Arslan için de “önyargı” değil ama onun kaleminden çıkan satırlar “ön fikir” gibi görülebilir.
Taha Akyol’un anlatımıyla anayasa hukuku doktoru olan Zühtü Arslan’ın “Anayasa Teorisi” adlı kitabından satırlar yansıtalım.

İKTİDARIN SINIRLANMASI

MİLLİ iradeyle seçilmiş bir iktidarın “kayıtsız şartsız” değil, aksine “hukukla sınırlı” olması, demokrasi teorisinin temel bir ilkesidir. Zühtü Arslan kitabında şöyle yazıyor:

“Kutsallık” ve “hikmet-i hükümet” zırhını kuşanan devlet kolayca keyfiliğe ve ceberutluğa yönelebilir. Ceberut devlet de Konfüçyüs’ün ifadesiyle, yırtıcı kaplandan daha tehlikeli olabilir.
Tarih Konfüçyüs’ü haklı çıkarmak için uğraşan devlet adamlarıyla doludur. Lord Acton’un “Güç yozlaştırmaya eğilimlidir, mutlak güç ise mutlaka yozlaştırır” sözünü de doğrulayan tarihsel tecrübe, “iktidarın etkili araçlarla sınırlandırılması gerektiğine” işaret etmektedir. (s. 75)

Lord Acton’un bu ünlü sözü liberal demokrasinin birinci felsefi ilkesidir. Güç, kimin elinde olursa olsun sınırlı olmalıdır. Arslan’ın kitabındaki temel felsefe de yasama, yürütme ve yargı erklerinin ayrı olması, bunların birbirlerini denetleyip dengelemesidir.

TARAFSIZ DEVLET

ARSLAN sadece yargının değil, devletin de vatandaşları karşısında tarafsız olmasını savunuyor, buna “siyasal tarafsızlık” diyor:

Siyasal tarafsızlık; devletin ülkede yaşayan kişilerin dünya görüşleri, dinleri, inançları, inançsızlıkları, kısaca kişilerin “iyi” anlayışları karşısında eşit mesafede durmayı gerektirmektedir...
Devletin görevi herhangi bir doktrini ya da herhangi bir “iyi” anlayışını yurttaşlarına çeşitli yollardan dayatmak değil, yurttaşların kendi “iyi” anlayışlarını geliştirip yaşayabileceği çoğulcu bir siyasal ve hukuksal ortamı oluşturmaktır. (s. 26)
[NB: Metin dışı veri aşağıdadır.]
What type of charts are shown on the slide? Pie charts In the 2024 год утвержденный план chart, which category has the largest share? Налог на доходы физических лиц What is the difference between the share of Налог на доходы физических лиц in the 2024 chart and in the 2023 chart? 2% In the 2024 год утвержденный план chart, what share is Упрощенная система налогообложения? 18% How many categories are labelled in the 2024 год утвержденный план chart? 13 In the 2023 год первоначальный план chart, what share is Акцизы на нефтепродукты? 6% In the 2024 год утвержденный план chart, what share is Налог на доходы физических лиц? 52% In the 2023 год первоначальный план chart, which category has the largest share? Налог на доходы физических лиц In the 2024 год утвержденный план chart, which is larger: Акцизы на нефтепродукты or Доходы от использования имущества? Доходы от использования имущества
Arslan bu anlayışa yöneltilen eleştirileri de anlatıyor fakat “en azından anayasal düzeyde demokratik bir siyasi yapı için siyasal tarafsızlığın hayati bir önemi”nin olduğunu vurguluyor.
Bu açıdan, AYM’nin eski dönemdeki ideolojik ve yasakçı kararlarının “tarafsızlığa” aykırı olduğunu belirterek eleştiriyor; elbette haklı olarak.
.........................
HER önemli değişikliğin ardından kuşkuların, zaman zaman kaygıların olması doğaldır. Ancak...
Zühtü Arslan’ın satırları, misyonun seyir defteri için olumlu bir “önsöz” olarak değerlendirilmeli.